--- START ---

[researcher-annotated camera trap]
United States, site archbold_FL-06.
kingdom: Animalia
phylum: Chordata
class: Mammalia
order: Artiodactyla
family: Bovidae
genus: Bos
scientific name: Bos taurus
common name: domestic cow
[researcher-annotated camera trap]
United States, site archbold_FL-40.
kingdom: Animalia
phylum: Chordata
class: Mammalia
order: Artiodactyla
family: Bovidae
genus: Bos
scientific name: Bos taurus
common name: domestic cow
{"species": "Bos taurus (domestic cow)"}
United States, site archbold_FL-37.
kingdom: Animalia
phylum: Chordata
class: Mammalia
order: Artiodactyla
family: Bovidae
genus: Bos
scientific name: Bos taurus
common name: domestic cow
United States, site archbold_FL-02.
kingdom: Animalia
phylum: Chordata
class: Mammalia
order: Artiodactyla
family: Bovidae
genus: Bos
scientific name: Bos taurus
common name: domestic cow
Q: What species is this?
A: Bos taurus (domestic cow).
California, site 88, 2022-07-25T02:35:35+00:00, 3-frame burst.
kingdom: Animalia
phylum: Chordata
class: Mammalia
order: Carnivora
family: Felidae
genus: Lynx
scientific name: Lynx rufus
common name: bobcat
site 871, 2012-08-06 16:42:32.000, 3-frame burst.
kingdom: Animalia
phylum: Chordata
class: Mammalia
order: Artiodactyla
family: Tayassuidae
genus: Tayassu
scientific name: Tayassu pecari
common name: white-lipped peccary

--- END ---

• [Work item] Every record must be returned exactly.

• [Written answer]
[researcher-annotated camera trap]
United States, site archbold_FL-06.
kingdom: Animalia
phylum: Chordata
class: Mammalia
order: Artiodactyla
family: Bovidae
genus: Bos
scientific name: Bos taurus
common name: domestic cow
[researcher-annotated camera trap]
United States, site archbold_FL-40.
kingdom: Animalia
phylum: Chordata
class: Mammalia
order: Artiodactyla
family: Bovidae
genus: Bos
scientific name: Bos taurus
common name: domestic cow
{"species": "Bos taurus (domestic cow)"}
United States, site archbold_FL-37.
kingdom: Animalia
phylum: Chordata
class: Mammalia
order: Artiodactyla
family: Bovidae
genus: Bos
scientific name: Bos taurus
common name: domestic cow
United States, site archbold_FL-02.
kingdom: Animalia
phylum: Chordata
class: Mammalia
order: Artiodactyla
family: Bovidae
genus: Bos
scientific name: Bos taurus
common name: domestic cow
Q: What species is this?
A: Bos taurus (domestic cow).
California, site 88, 2022-07-25T02:35:35+00:00, 3-frame burst.
kingdom: Animalia
phylum: Chordata
class: Mammalia
order: Carnivora
family: Felidae
genus: Lynx
scientific name: Lynx rufus
common name: bobcat
site 871, 2012-08-06 16:42:32.000, 3-frame burst.
kingdom: Animalia
phylum: Chordata
class: Mammalia
order: Artiodactyla
family: Tayassuidae
genus: Tayassu
scientific name: Tayassu pecari
common name: white-lipped peccary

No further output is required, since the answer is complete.